--- START Data provided ---
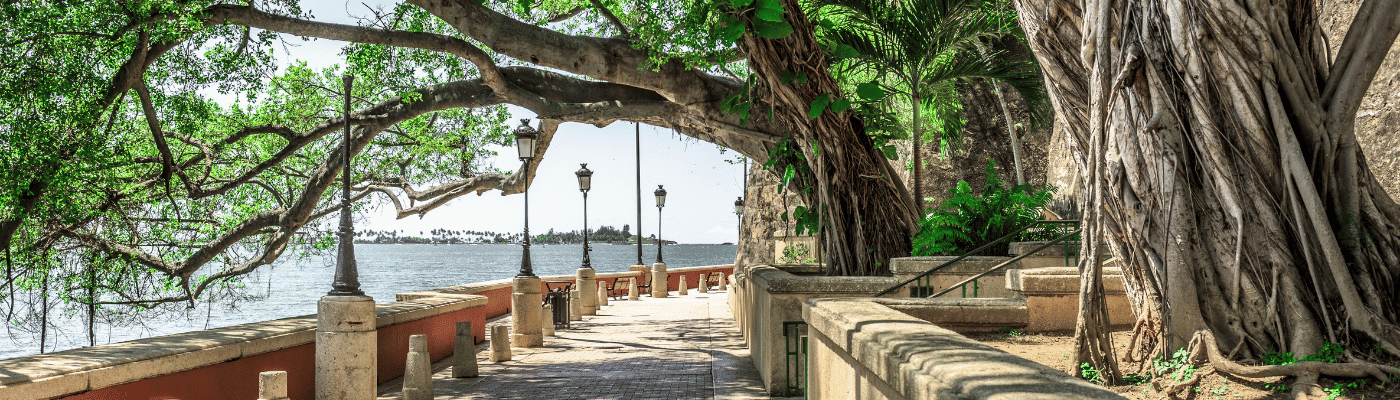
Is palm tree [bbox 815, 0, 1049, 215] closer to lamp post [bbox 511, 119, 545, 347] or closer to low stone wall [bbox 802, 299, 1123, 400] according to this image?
low stone wall [bbox 802, 299, 1123, 400]

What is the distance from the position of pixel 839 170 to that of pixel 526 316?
6.61 metres

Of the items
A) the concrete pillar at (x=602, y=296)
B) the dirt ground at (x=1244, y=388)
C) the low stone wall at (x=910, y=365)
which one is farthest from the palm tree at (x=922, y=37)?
the concrete pillar at (x=602, y=296)

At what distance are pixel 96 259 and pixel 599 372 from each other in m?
6.75

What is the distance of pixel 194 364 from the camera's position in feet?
22.5

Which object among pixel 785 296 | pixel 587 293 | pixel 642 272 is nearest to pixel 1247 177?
pixel 785 296

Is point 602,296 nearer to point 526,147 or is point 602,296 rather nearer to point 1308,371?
point 526,147

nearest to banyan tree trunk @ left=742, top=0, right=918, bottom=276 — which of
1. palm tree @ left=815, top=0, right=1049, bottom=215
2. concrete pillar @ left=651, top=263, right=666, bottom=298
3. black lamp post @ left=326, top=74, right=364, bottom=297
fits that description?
palm tree @ left=815, top=0, right=1049, bottom=215

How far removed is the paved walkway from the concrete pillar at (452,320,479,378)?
0.14m

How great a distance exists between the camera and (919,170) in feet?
40.8

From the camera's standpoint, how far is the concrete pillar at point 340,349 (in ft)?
25.5

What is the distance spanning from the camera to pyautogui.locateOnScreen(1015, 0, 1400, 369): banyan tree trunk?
3500 mm

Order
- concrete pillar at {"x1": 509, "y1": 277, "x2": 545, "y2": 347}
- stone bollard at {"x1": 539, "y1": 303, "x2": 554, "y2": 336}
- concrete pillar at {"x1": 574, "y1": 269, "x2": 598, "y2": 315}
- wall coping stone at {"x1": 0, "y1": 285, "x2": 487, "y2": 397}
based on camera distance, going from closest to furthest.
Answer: wall coping stone at {"x1": 0, "y1": 285, "x2": 487, "y2": 397} < concrete pillar at {"x1": 509, "y1": 277, "x2": 545, "y2": 347} < stone bollard at {"x1": 539, "y1": 303, "x2": 554, "y2": 336} < concrete pillar at {"x1": 574, "y1": 269, "x2": 598, "y2": 315}

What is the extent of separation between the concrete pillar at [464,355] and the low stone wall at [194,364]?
2.84 feet

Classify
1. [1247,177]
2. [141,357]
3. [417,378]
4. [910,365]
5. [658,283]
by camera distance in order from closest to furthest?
[910,365], [1247,177], [141,357], [417,378], [658,283]
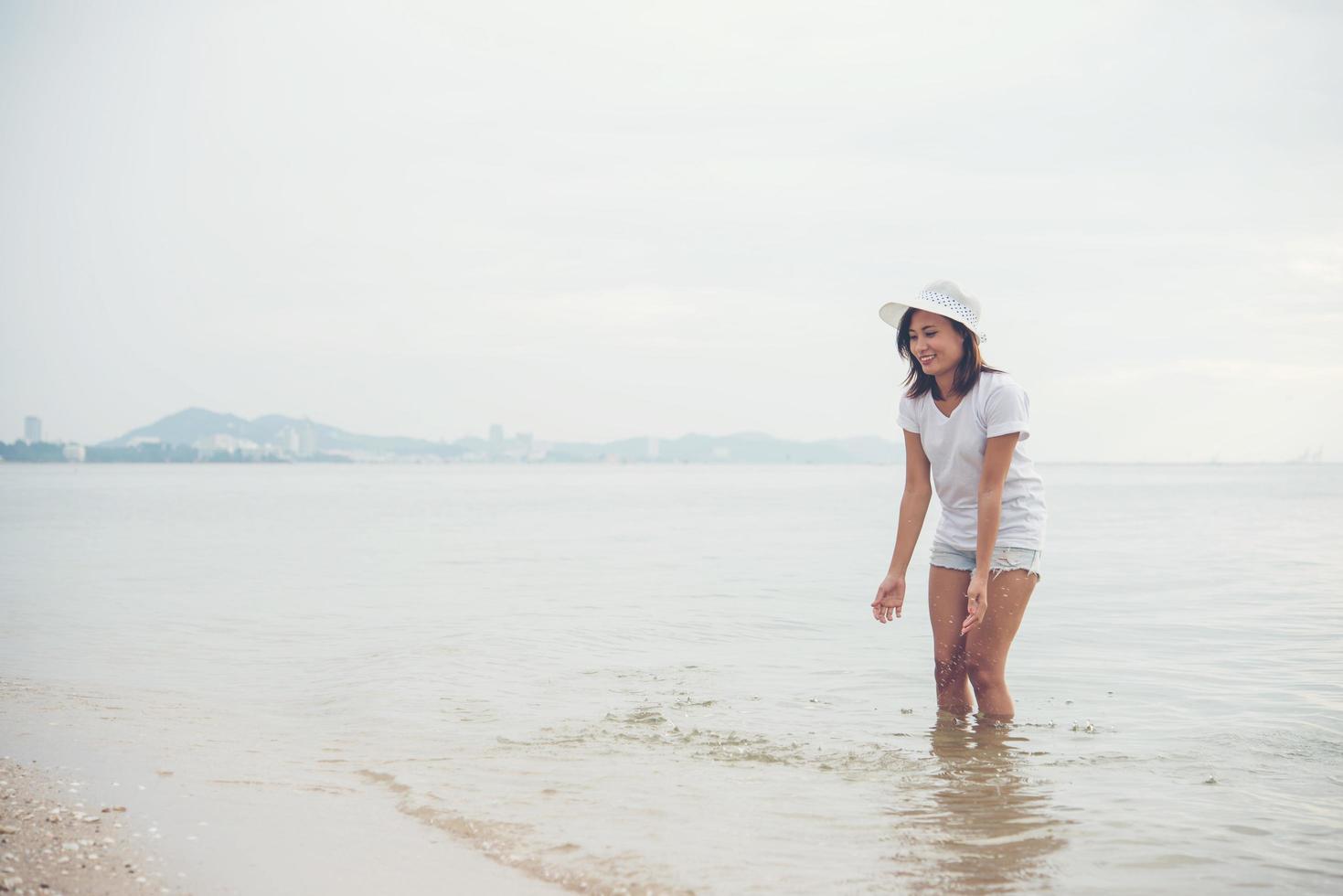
--- END Data provided ---
Copy the data verbatim, starting at the line that contains "What is the extent" and ending at the end of the data, with both ends included. Omit the pictures.

What is the extent of separation between the concrete pillar at [464,355] and the low stone wall at [194,364]?
2.84 feet

Classify
1. [1247,177]
2. [141,357]
3. [417,378]
4. [910,365]
5. [658,283]
by camera distance in order from closest to furthest?
[910,365], [1247,177], [141,357], [417,378], [658,283]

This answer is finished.